One of the interesting things about social media is that consumers are party to key strategy decisions. It used to be that senior management made their decisions and they played out over time as the market gave it’s verdict on the changes to the product, service or brand. I remember first thinking this back during the AACS encryption row when Digg responded to it’s readers and changed strategy to allow articles showing how to break the DVD code, even though that meant they risked getting sued. I think I even wrote about it at the time, although I can’t find the link now.
Facebook’s Beacon shows that social sites need to be democracies – they can’t do things that aren’t acceptable to their user base. So they will need to find ways of testing things – analogous to primaries or elections.
This is true, although at the same time companies shouldn’t be afraid of taking bold decisions that may be unpopular in the short term. People hate change and sometimes need a kick in the butt to accept something that is actually good for them.

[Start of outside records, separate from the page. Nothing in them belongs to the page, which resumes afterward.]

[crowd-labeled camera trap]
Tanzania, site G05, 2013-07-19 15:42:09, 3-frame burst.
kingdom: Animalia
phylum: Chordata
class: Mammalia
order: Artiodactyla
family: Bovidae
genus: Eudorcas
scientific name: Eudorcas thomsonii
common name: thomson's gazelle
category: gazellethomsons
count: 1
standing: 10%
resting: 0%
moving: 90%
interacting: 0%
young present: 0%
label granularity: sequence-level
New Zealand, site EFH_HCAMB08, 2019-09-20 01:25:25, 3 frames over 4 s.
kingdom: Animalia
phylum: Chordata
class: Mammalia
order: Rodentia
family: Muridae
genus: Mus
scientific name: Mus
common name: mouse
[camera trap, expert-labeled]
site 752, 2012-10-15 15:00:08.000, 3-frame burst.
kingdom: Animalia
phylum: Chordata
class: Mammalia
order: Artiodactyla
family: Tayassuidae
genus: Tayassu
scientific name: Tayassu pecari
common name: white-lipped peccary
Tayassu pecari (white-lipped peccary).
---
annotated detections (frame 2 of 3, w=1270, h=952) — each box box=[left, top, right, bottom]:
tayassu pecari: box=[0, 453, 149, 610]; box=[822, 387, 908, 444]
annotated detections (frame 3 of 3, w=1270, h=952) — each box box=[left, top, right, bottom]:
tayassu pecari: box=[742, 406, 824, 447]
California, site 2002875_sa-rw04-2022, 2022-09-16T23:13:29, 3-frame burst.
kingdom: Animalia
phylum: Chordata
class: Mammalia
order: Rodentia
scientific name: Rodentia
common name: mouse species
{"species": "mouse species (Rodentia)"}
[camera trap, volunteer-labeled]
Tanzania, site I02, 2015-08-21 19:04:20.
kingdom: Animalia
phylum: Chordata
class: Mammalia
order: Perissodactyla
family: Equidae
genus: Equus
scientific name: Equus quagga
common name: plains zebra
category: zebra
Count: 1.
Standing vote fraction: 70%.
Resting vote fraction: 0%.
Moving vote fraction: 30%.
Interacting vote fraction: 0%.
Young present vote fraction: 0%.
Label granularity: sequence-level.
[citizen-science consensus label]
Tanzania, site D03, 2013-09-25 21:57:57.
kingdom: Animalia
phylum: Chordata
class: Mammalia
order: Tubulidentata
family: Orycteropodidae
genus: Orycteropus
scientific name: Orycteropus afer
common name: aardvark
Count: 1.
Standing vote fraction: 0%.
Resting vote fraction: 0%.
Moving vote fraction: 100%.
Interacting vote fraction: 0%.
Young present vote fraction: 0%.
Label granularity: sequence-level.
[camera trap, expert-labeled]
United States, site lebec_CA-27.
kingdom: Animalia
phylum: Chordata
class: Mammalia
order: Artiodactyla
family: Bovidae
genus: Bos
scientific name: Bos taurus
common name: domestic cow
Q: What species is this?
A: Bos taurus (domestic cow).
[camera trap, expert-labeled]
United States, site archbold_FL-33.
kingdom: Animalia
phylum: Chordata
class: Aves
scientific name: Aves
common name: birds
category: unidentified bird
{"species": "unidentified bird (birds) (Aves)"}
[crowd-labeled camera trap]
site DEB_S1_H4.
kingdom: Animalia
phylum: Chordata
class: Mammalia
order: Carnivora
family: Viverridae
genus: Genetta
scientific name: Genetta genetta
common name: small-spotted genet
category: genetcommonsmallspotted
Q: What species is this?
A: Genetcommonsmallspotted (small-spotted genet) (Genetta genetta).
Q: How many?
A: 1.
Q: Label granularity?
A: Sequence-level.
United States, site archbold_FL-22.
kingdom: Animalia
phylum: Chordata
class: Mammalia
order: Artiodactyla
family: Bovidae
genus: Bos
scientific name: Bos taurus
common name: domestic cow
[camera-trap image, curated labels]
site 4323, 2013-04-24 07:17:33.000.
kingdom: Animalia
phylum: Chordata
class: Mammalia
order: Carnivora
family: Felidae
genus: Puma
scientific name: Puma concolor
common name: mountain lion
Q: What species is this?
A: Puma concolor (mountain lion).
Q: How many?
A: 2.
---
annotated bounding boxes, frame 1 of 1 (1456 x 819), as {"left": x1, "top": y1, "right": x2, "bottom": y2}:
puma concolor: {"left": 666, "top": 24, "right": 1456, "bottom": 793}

In a similar point Hans Peter Brondmo of Plum said we need to get to a point where users own their data, control who can access it, can remove it at will, and have audit tools available to check compliance. To play the democracy analogy out here – if strategy is like the laws of a nation here we are talking about the digital equivalent of your basic human rights – e.g. to control who comes into your house and ultimately to leave the country if you want to.
This is important because one of the big fears many people have about social sites is that stuff they put on their profiles might embarrass them later. Take that away and you will remove a big blockage on usage.